IEEE Open Journal of the Communications Society (Jan 2024)
Distributed Massive MIMO for Wireless Power Transfer in the Industrial Internet of Things
Abstract
This paper considers wireless power transfer (WPT) for powering low-power devices in massive Machine Type Communication (mMTC) using a distributed massive multiple-input multiple-output (MIMO) system. Each Internet of Things (IoT) device can be served by one or more access points (APs) which is equipped with a massive antenna array. During each time slot, each IoT device transmits pilot sequences to enable APs to perform channel estimation. This process is followed by the WPT using conjugate beamforming.

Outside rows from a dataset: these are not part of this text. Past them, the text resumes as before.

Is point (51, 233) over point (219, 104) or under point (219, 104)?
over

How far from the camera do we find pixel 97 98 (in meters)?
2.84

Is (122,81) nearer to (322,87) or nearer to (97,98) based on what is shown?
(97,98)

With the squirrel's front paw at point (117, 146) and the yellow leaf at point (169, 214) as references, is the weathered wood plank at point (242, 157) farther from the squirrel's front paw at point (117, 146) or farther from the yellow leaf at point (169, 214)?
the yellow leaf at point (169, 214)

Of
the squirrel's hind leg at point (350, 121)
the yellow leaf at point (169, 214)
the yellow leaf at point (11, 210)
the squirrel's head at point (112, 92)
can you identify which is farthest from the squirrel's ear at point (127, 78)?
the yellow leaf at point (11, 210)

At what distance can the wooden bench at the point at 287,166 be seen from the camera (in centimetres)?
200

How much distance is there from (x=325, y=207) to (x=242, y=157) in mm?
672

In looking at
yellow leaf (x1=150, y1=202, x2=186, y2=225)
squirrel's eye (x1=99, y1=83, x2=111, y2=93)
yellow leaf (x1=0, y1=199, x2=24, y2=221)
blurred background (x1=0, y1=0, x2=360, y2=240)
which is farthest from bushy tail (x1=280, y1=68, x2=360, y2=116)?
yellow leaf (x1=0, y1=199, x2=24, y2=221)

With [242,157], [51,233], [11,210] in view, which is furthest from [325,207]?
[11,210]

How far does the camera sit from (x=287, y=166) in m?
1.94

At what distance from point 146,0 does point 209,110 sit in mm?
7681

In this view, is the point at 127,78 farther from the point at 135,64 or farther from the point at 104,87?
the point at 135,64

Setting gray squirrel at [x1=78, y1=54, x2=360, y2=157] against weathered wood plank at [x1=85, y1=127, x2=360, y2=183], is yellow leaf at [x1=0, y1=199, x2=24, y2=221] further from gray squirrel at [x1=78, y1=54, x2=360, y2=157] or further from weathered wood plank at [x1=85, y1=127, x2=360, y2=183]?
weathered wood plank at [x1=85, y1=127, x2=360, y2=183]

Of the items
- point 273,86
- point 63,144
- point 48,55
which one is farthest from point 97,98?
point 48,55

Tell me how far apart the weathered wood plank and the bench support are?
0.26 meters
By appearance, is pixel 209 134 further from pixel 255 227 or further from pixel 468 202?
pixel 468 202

The approach to transmission power control is formulated as a non-convex optimization problem aiming to maximize the total accumulated power achieved by all IoT devices while taking into account the power weights at the APs, pilot power control at the IoT devices, and the non-linearity of practical energy harvesting circuits. An alternating optimization approach is adopted to solve it iteratively, achieving convergence within just a few iterations. Furthermore, since the number of IoT devices might be enormous in mMTC networks, we propose a pilot sharing algorithm allowing IoT devices to reuse pilot sequences effectively. Numerical results are provided to validate the effectiveness of the proposed power control algorithms and the pilot sharing scheme. It is shown that by allowing IoT devices to share the pilot sequences instead of employing the orthogonal pilots, the per-user accumulated performance is enhanced considerably, especially when the number of IoT devices is large relative to the coherence interval. The advantage of using distributed massive MIMO compared to its collocated counterpart is demonstrated in terms of the per-user accumulated power.